By Leslie Willcocks
Automation and the future of work has a high profile in the media these days, with scary headlines of job loss, and everyone considering carefully what automation tools may mean for their job, and their organization. When you take a more macro and global perspective, however, future scenarios can look very different. I was reminded of this when speaking recently at the London School of Economics and Political Science on South Korea and automation. Held on March 2nd 2019, the Korea Future Forum 2019 attracted an audience of several hundred, and it made one really think about different country responses, and likely experiences, over the next decade. On the subject of automation, we have a lot to learn from looking at South Korea.
Firstly there is a much more positive view on automation coming out of Asia generally. South Korea, for example, has high government and corporate backing for developing the emerging technologies of the so-called Fourth Industrial Revolution. It is well prepared for robotic process automation, cognitive automation and AI. The global leaders are still USA and China, but South Korea is in the following group of 17 countries. It has a strong innovation foundation; good AI investment; a high degree of digital absorption needed as a foundation for further automation; strong AI research; human capital; a supportive labour market structure; and digital connectedness. Some studies suggest that by 2030 South Korea will have absorbed AI more comprehensively than any other country, with USA and Sweden close behind. Stakeholder behaviour in South Korea reflects the large productivity boost the country can gain from rapid automation. If government and corporations follow through on the promise, on some figures the AI impact on South Korea will be a 22% increase in GDP by 2030, matched only by Sweden (22%), with USA at 21%.
Good luck to South Korea, some might say. But this is to misidentify what will likely happen. With automation, whether at country, sector or organisation level, those who are most prepared, invest early, and deploy automation effectively, are likely only to get stronger. In competitive arenas, the gap between leading and lagging –already significant – will only get wider over time. At country level, the performance gap will grow between developed economies; those who start early and sustain, and scale, AI deployment - and the rest.

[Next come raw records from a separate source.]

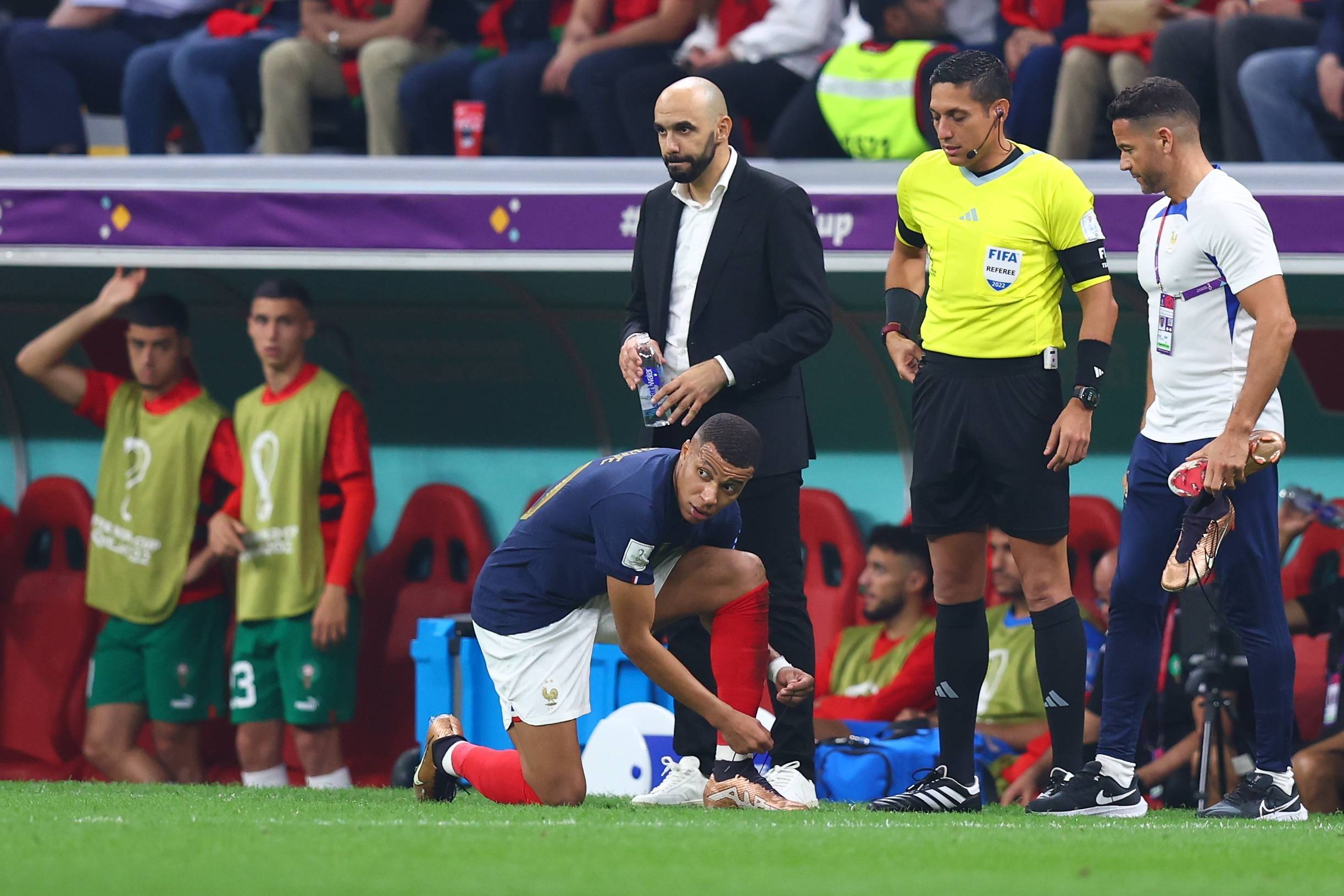 美洲洲际杯决赛精彩上演,双方力争夺冠头名的简单介绍 美洲洲际杯决赛精彩上演,双方力争夺冠头名的简单介绍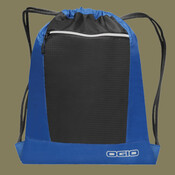 Pulse Cinch Pack
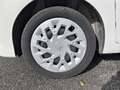 Toyota Aygo 1.0 VVT-i x-play Blanc - thumbnail 37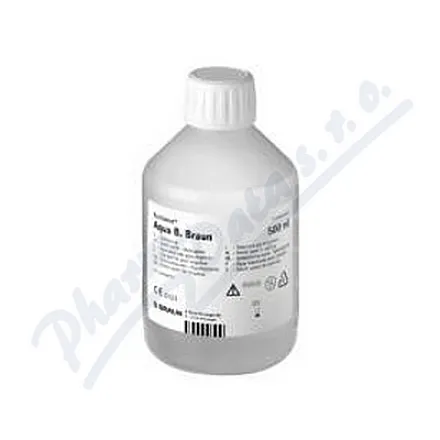 Ecotainer Aqua 1000 ml z zakrętką Ecotainer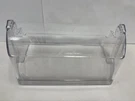 Oem Genuine Lg Refrigerator Door Basket Assembly AAP74211301. Fixed Price $95.95.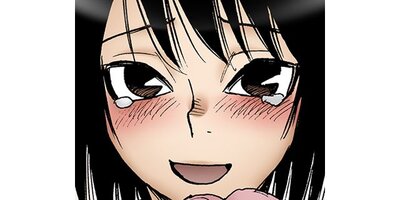 �ͤ��������ʤ����ڥ��ƥ����� Chapter32�ڥե륫�顼��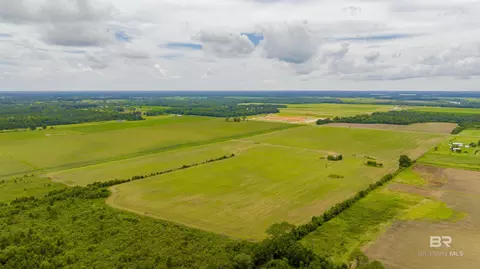 0 Angus Ln, Elberta, AL 36530 photo 10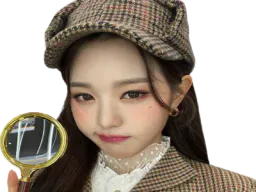 :Wony1488: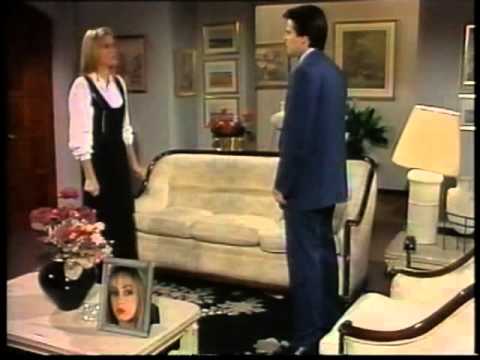 Видео: Мария Селесте / Maria Celeste 1994 Серия 141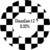 ChessCoin 0.32%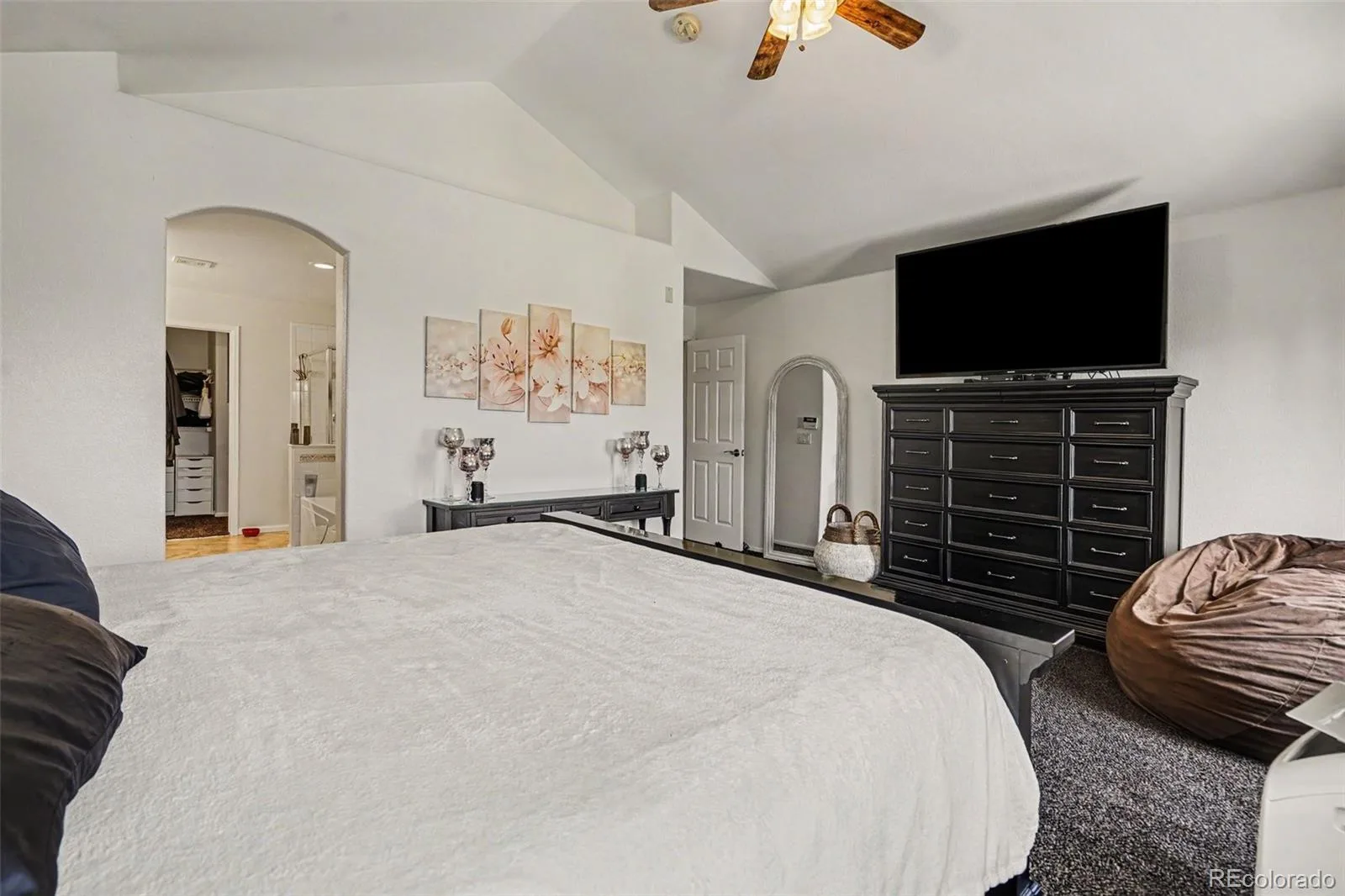 1441 S Dayton Court Denver CO 80247 | MLS #REC9968578 07312026002550 1600 18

But the impact within a country like South Korea will vary by sector, and how individual firms respond. A 2018 McKinsey study suggests that by 2030, as a result of AI, there will be around 15% of front-runner firms, 25% activists, and some 60% followers. Our own studies suggest that about 20% of the last group will really be in quite a bad way, competitively speaking. McKinsey think that ‘front-runners’ will get 122% economic gains from AI by 2030, while followers will get 10% economic gains, and laggards will make 22% economic losses. In South Korea, as elsewhere, digitally savvy, dynamic sectors – like hi-tech and telecommunications – are likely to see 18% more gains from AI than areas such as healthcare and construction.
To support rapid AI deployment, South Korea will need to invest heavily in skills transition. The shift is already towards high digital, cognitive skills applied to non-repetitive activities. Some suggest that low-skilled jobs will decline from 43% to 32% of the global workforce, while high skilled jobs will rise from 42% to 53% globally. At the forefront of AI deployment, South Korea will be interesting to watch as it deals with the massive skills challenges inherent in large-scale AI adoption.
Also interesting to watch and learn from, will be government intervention and action on a range of necessary fronts, notably:
Automation is already a global phenomenon. It will scale and accelerate enormously over the next 10-15 years, though this may not look fast over the first five years. South Korea is at a key moment in its development, and, as a global would-be AI leader, should be studied very closely for policies, lessons, and practices that we – countries and businesses alike – can learn from.